There is a model out there, one that achieves the following benefits.  It…

•    Eliminates forever the scourge of student loans for non-proprietary colleges
•    Preserves the financial well-being of parents
•    Is 100% reliable and transparent
•    Protects and even enhances the financial strength of colleges
•   Provides incentives for colleges to rein in costs and to assure graduation in four years
•   Creates unrivaled college access to all qualified, college-ready students regardless of economic status, race or ethnicity
•    Dramatically reduces the growing bureaucracy in the U.S. Department of Education
•   Eliminates the FAFSA and CSS Profile financial aid forms along with their associated paperwork
•   Encourages and enables parents to focus on saving for retirement rather than college
•    Mobilizes the full talent reserve of the nation
•    Reduces the reliance on off-shore human resources
•    Benefits “Main Street” and ordinary Americans instantly
•    Creates a huge, ongoing economic windfall for the economy

The Obama administration has had the outline of such a plan since 2009 and it has opted to ignore it.  I know it has the document because I hand delivered it to the White House in the spring of that year.  One cannot be serious about the future of this nation unless or until it ensures access to the highest forms of education possible given the student’s talent.  That is going to take some new thinking by people unwed for cause to the current dysfunctional “system” of college financial aid.

Anyone who doubts the impact of smart, college-trained people as the nation’s most important security asset only needs to look at the lessons learned during the Second World War.  To be sure, the force of arms and the sacrifice of many precious, irreplaceable lives were important but in the end the three most critical components to victory were the bright, unarmed people of the U.S. Navy’s Intelligence Unit OP-20-G who broke the Japanese Code; the pipe-smoking, thoughtful groups of Brits at Bletchley Park who unraveled Hitler’s Enigma Code and its mysterious decoding machines and the team of scientists with long and deep roots in higher education institutions around the globe who developed the game-changing atom bomb that brought the war to an earlier conclusion and in doing so saved hundreds of thousands of lives on both sides in the war in the Pacific.

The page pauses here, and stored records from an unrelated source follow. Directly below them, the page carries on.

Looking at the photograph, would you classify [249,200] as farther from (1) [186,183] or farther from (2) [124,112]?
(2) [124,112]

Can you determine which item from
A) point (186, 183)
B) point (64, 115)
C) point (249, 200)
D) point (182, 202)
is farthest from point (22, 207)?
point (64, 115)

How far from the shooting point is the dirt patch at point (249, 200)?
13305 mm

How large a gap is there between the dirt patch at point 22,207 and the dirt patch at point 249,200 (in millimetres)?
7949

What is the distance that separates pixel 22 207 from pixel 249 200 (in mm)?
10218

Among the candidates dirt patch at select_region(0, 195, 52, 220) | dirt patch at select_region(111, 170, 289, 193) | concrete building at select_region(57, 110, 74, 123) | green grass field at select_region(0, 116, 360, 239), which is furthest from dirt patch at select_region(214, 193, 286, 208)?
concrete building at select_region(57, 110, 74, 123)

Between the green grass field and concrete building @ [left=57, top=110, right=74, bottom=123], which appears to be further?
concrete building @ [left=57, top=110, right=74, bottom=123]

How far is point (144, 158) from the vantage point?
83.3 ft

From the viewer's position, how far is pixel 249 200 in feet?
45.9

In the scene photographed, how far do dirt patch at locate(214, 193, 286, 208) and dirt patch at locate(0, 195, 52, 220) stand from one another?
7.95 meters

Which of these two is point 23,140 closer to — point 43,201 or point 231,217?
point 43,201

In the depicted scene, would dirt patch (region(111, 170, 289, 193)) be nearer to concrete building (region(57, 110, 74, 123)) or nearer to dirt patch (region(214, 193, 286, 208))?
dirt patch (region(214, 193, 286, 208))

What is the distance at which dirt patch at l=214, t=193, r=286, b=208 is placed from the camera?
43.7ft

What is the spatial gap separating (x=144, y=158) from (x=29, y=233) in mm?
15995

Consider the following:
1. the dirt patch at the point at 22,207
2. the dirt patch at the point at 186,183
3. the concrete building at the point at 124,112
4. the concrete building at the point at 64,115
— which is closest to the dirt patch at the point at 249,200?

We have it within our power to make paying for college not only a real, long-term  investment for the parents who foot the bill, but one that ensures the financial health of the colleges and secures both the economic well-being of the nation and its best chance for survival in a very competitive, complicated world.  To do so, we must create a college funding system that is an integral part of the nation’s larger economy not a standalone construct divorced from reality and the nation’s economic master plan.

The solution is a somewhat simple yet elegant model that marries the strengths of all parts of the political spectrum and in doing so it reminds us that we are all important contributors to this remarkable experiment we call the United States of America.